His story threw me into a deeper pit of desire. A man who would fight for the life of another, I could only dream to be so lucky to possess such a heavenly being.
"What is your name, my beautiful HUNK OF MAN-MEAT?!" I requested in a voice like velvet.
"My name is John Guevremont," he smiled, the space in his teeth causing the vapors in my nethers. "Some people pronounce it wrong though. Don't do that. My brother pronounces it wrong. I hate that. It's Gev-er-mont not this... Guuuu-vern-mont nonsense."
"Well, John Guevremont. Save my life and stick you man meat into my hogee."
I smashed his lips onto mine. I didn't care if people pronounced his name wrong. All I wanted was his French-Canadian manhood inside me. I felt his manhood throb against my thigh as I let my tounge explore the cavernous space within his two front teeth.

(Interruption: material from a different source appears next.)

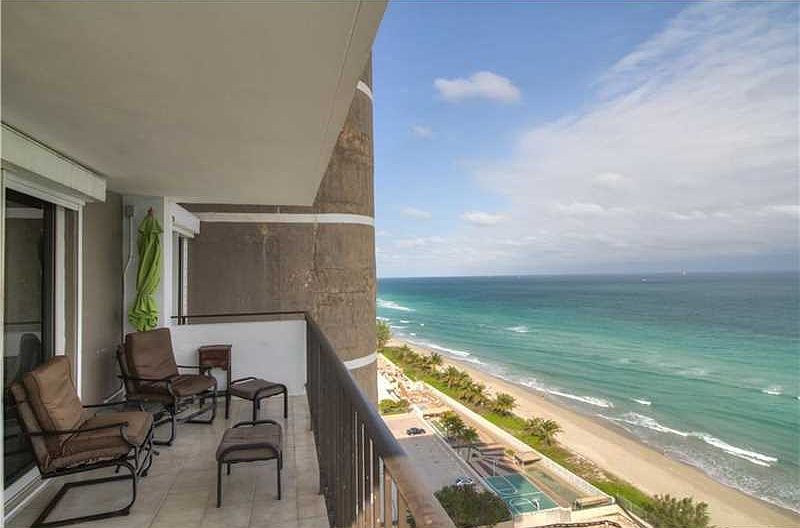 1st image of 2030 S Ocean Dr APT 1520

"Would you look at that?" John pulled away from our passionate embrace. "Have you never seen a finer looking penis. Now this is a penis that was made to write musicals!"
"Yes," I replied a little annoyed. Was every man I tried to have sex with incompetent in some way? "I bet you and I could make wonderful music together if you just did the necessary actions with that erect little wonder."
"I mean, seriously, I haven't been circumscribed but this baby is so great you can't even tell!"
I looked down at his manhood, standing tall in the light of the florescents. I had to admit, it was a fine piece of man. All... skin and veins and urinary tracts and tubing and some muscle and maybe a bit of fat that didn't alter the shape or size. It wasn't the granite statuesque member of my Edward, but I admit, it did look like the right tool for the job.
The job of sex.
"It's quite nice," I restated as I began to gentley stroke his lovely music maker.
"Tell me about it! Why am I not a porn star? Actually there was that one time...oh no, wait. That was me just crying in the parking lot of a Dunkin Doughnuts, but of I ha-"
"CAN WE HAVE SEX ALREADY?" I lost it I wanted sex and I wanted it so bably I was ready to sell my soul to the devil for it.
Unfortunately for me I screamed this at the wrong time. For a click could be heard in the door as Edward swung th door open.
His powder ringed mouth dropped open as the rest of his Newtons fell with a thud to the ground. He looked like a young child who just realized Santa did not exsist, and mommy and daddy were getting busy under the tree instead of lining it with presents.